**EXPLORE THE MATERIAL:**
• a. From the passage on radiation toxicities in nasopharyngeal carcinoma, list the late toxicities observed in this study's two treatment groups.
• b. According to the passage on radiation toxicities in nasopharyngeal carcinoma, what limit was set on the mean dose to each cochlea in this study?
• c. Continue the passage on radiation toxicities in nasopharyngeal carcinoma from its last sentence.

**GIVEN TEXT:**

◇ ◇ ◇ ◇ ◇

As shown above, the PET/CT-guided DP-IMRT regimen did not result in increased acute toxicities, indicating that treatment was well tolerated. Furthermore, no patients required significant treatment interruptions during radiation. Late toxicities included skin fibrosis, ototoxicity, and asymptomatic temporal lobe necrosis, and had similar rates between the two groups. Compared to studies by Lin et al. [14] and Lee et al. [12] assessing CT-based IMRT and chemotherapy in NPC patients, the PET/CT-guided DP-IMRT regimen in this study showed no increase in acute and late toxicities. In addition, no in-field cranial nerve injury and massive nasopharyngeal hemorrhage were observed in either group in this study. Wang et al. [9] revealed the most common acute toxicity of PET/CT-guided IMRT to be acute mucositis, while no grade 4 acute toxicities were noted. Late toxicities were subcutaneous fibrosis, xerostomia, and hearing loss. No significant differences were observed in acute and late toxicities between the PET/CT-guided IMRT and CT-based IMRT groups. In this study, limitation of the mean dose to each cochlea was ≤45 Gy, to reduce the incidence of significant hearing loss [13, 31]. One (0.9%) patient with significant tumor extension to the ipsilateral skull base in the CT-based IMRT group developed grade 3 hearing loss. To ensure the radical radiation dose to PTV for tumor control, the ipsilateral cochlea inevitably received a mean dose of 52 Gy. Bakst et al. [10] reported a patient with clinically significant (grade 3) hearing loss. In all, 12% of patients developed temporal lobe necrosis, with one requiring surgical resection. As shown above, only one (0.8%) patient in the CT-based IMRT group developed asymptomatic temporal lobe radiation necrosis 23 months after radiation. This case developed in areas that received the prescription dose of 72.6 Gy because of intracranial tumor extension. The difference in brain toxicities between this study and that of Bakst et al. is likely because the CT-based IMRT group in the current report was treated to a lower fractionated dose. The PET/CT-guided DP-IMRT group presented here generally had smaller GTVnx-PET volumes for dose-escalation, which can explain the low incidence of brain toxicity observed in this work.

◇ ◇ ◇ ◇ ◇

(Records from a collection)
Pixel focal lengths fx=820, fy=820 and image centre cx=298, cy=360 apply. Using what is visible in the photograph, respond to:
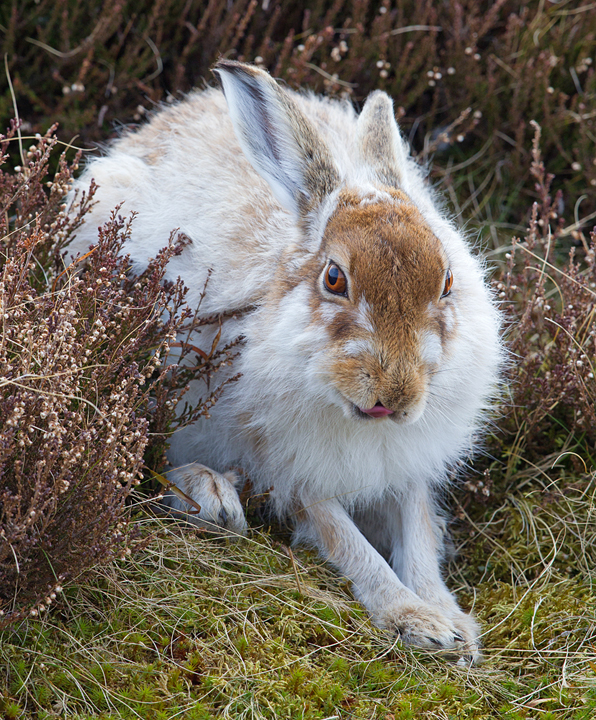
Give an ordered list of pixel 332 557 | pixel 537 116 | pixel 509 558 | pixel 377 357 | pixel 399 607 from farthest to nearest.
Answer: pixel 537 116, pixel 509 558, pixel 332 557, pixel 399 607, pixel 377 357

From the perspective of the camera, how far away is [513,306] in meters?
4.38

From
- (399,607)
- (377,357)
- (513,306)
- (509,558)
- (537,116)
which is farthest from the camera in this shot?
(537,116)

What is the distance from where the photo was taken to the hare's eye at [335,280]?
3.12m

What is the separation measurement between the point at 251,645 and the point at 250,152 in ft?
6.68

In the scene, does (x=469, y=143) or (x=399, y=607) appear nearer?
(x=399, y=607)

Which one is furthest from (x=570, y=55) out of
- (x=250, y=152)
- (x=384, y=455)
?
(x=384, y=455)

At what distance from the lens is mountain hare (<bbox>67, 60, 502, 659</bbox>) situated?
3.04 metres

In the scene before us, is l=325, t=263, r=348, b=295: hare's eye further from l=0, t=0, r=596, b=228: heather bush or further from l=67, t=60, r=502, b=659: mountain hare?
l=0, t=0, r=596, b=228: heather bush

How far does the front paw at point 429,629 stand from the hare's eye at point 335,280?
1.33 m

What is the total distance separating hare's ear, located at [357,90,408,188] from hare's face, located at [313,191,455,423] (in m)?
0.59

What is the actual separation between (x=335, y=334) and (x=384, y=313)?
203mm

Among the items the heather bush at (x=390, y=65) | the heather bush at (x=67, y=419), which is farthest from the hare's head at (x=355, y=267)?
the heather bush at (x=390, y=65)

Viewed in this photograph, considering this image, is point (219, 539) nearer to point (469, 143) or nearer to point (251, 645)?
point (251, 645)

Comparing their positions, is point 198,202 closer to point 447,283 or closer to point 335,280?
point 335,280
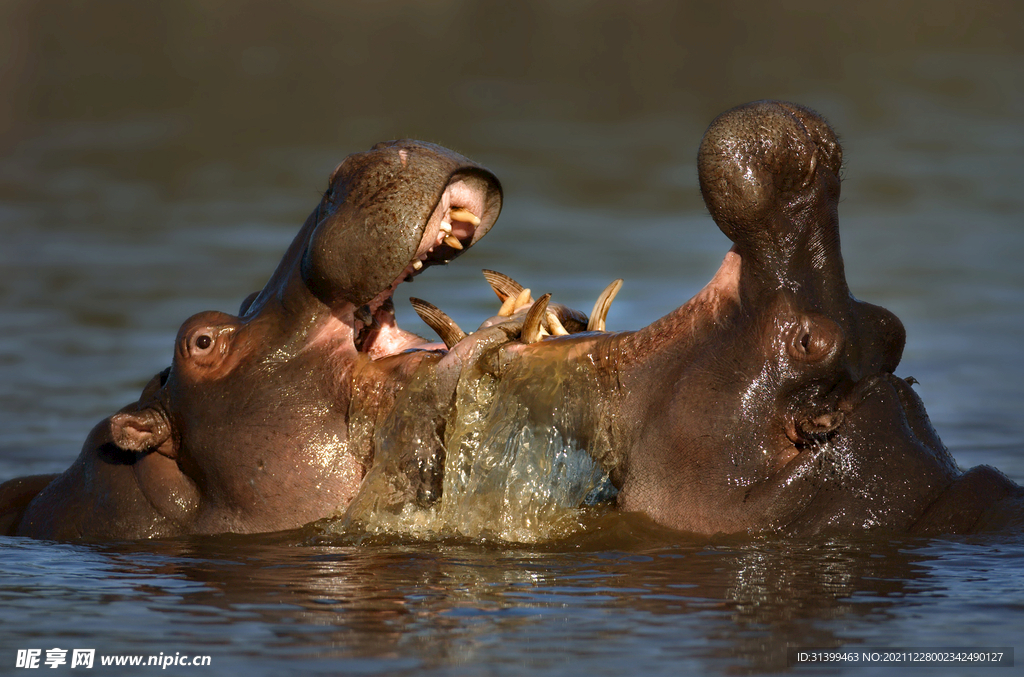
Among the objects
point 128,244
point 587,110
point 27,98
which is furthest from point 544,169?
point 27,98

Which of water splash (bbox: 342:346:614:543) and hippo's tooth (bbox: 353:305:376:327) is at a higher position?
hippo's tooth (bbox: 353:305:376:327)

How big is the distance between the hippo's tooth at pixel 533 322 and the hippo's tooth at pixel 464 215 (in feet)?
1.44

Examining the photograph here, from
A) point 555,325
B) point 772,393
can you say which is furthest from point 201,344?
point 772,393

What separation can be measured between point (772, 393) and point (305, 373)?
1.92 meters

◇ ◇ ◇ ◇ ◇

**TASK ANSWERS:**
• a. Skin fibrosis, ototoxicity, and asymptomatic temporal lobe necrosis.

• b. The mean dose to each cochlea was limited to ≤45 Gy.

• c.
A number of studies have reported prognostic factors for NPC patients treated by chemoradiotherapy [1, 14, 28, 29]. EBV DNA is considered an important prognostic factor for NPC patients [28, 32, 33], and previous studies of stratified NPC patients have identified an EBV DNA concentration of 4000 copies/ml as a prognostic cut-off value [32, 33]. As shown above, EBV DNA level was a significant prognostic factor for LFFS, DFS, DMFS and OS. To the best of our knowledge, no previous study has explored the prognostic value of PET/CT-guided DP-IMRT in NPC patients. The current findings revealed dose painting (PET/CT-guided DP-IMRT vs CT-based IMRT without DP) to be a significant independent predictor for LFFS and DFS, with marginal significance in predicting DMFS and OS. However, the therapeutic benefits of PET/CT-guided DP-IMRT regimen should be explored in further prospective studies.

Limitations

This study was limited by its retrospective nature. Follow-up was not long enough for evaluating long term survival in NPC patients. The major treatment regimen was concurrent chemoradiotherapy with or without adjuvant chemotherapy; however, about a quarter of patients received induction chemotherapy, which may influence treatment homogeneity.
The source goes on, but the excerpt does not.